In times when you need your organisation to thrive, it is time to reinvent corporate training

Roundup Sunday 24/January/2021 18:40 PM
By: Elena Agaragimova, Co-founder, Bessern
In times when you need your organisation to thrive, it is time to reinvent corporate training

Companies and business leaders are responsible for driving the business amid external factors or global events. In the recent developments, the haves’ and have nots’ of corporations, in terms of digital capabilities, have been surely affected by this pandemic – some positively as they are able to manage the online engagement while others have been placed at a haul due to lack of distance learning opportunities.  
Maybe you have even postponed most of your learning activities, you cannot have more than 10 people in a room, and you start thinking for how long can your people be without any training?
If you are in the have nots’ group, then this is the time to explore opportunities for remote learning and take a fresh look at the future of learning and development as well as remote work; If you are in the haves’ group, then this is an opportunity to see how you can better utilize what is available in the market to engage and improve your distance learning initiatives and enhance your teams' collaborations.
As with most things in life and business, there are opportunities in the challenges that we face in the world of work. Here are some points to consider for keeping up and rebuilding your learning approach during this period:
• Interactivity – learning requires the involvement and participation of participants to retain and decode how to best use and adopt new knowledge. Traditional one-way e-learning can only ensure reinforcement of knowledge; while the interaction between a trainer to create an experience and provide feedback will ensure longer retention.
The tool to be used to provide this remote experience should allow collaborative group sessions, where people can interact, share and create content, the way it is done in physical sessions
• Methodology – transposing an in-class training into a remote interactive training requires a specific set of skills to drive engagement, attention and connection with the audience. Sharing slides remotely and with passion will not prevent attendants browsing in social media nor doing ‘work’. A well-performed remote training requires the ability to make the attendants be fully immersed in a feeling of energized focus, full involvement and enjoyment of the interaction
• Duration – our brain can force a state of focus only for a couple of minutes; during this time the brain can process new knowledge and store for retention. Remote learning requires short planned interactions of information transfer combined with the practice for a maximum duration of 1.5 hours, beyond this point efforts on retention are meaningless
• Sustainability – while a group remote interaction can be short and needs some time to ensure a conversion into behaviours – this new behaviour needs to be reinforced with learning nudges that recap an essential point to retain and it must have a couple of actual practice activities where tracking and feedback are essential to creating long term retention and cognitive experience. The use of a digital channel is appropriate to continue the interaction through posting of material and simple text feedback. This can be easily implemented with free social tools such as Slack, WhatsApp or a simple closed Facebook group.

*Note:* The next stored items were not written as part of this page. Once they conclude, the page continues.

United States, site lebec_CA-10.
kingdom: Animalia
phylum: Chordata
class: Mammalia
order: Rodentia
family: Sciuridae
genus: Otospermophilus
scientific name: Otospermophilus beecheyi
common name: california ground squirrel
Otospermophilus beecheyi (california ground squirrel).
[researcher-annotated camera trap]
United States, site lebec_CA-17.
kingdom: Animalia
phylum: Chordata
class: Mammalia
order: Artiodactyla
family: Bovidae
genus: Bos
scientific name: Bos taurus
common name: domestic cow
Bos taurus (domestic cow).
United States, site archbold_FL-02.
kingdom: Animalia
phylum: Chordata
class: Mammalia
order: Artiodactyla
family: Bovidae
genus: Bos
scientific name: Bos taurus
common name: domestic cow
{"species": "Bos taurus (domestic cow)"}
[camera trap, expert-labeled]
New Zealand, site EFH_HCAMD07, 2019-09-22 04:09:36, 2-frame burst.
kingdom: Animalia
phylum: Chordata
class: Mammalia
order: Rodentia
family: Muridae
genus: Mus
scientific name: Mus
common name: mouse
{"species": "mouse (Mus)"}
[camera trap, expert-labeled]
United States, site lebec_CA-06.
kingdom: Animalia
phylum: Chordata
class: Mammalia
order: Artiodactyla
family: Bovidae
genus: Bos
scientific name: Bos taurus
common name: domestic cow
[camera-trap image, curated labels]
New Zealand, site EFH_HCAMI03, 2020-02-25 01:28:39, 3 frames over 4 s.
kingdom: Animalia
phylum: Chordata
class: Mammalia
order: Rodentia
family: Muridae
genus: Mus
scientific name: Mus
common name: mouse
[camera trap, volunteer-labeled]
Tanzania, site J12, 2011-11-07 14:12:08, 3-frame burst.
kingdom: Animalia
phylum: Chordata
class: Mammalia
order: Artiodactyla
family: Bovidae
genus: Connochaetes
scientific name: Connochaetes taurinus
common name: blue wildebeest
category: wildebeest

Some traditional training centres will have challenges to adapt to these constraints and might not be ready to fully exploit the opportunity to find a particularly convenient way to sustain the development of people in organizations.
The cost of technology and the full offer should never be more expensive than the actual average price of a face-to-face session. To compare, a 1-day in-class training could be divided into 4 sessions of 1 to 1.5 hours spread into 2 to 3 weeks with at least 1 hour weekly of interaction through a digital channel.
A MENA educational tech start-up based in Dubai “Bessern” has used this learning methodology with several corporations with outstanding results on knowledge retention, motivation, practise of new behaviours, resilience, engagement and overall performance.
Beyond just the case of the current health crisis, this approach for remote interactive learning is based on neuroscience principles applied to how adults learn the best and it can give you the opportunity to challenge the current approach and benchmark versus the level of retention, engagement and motivation to apply the new learnings.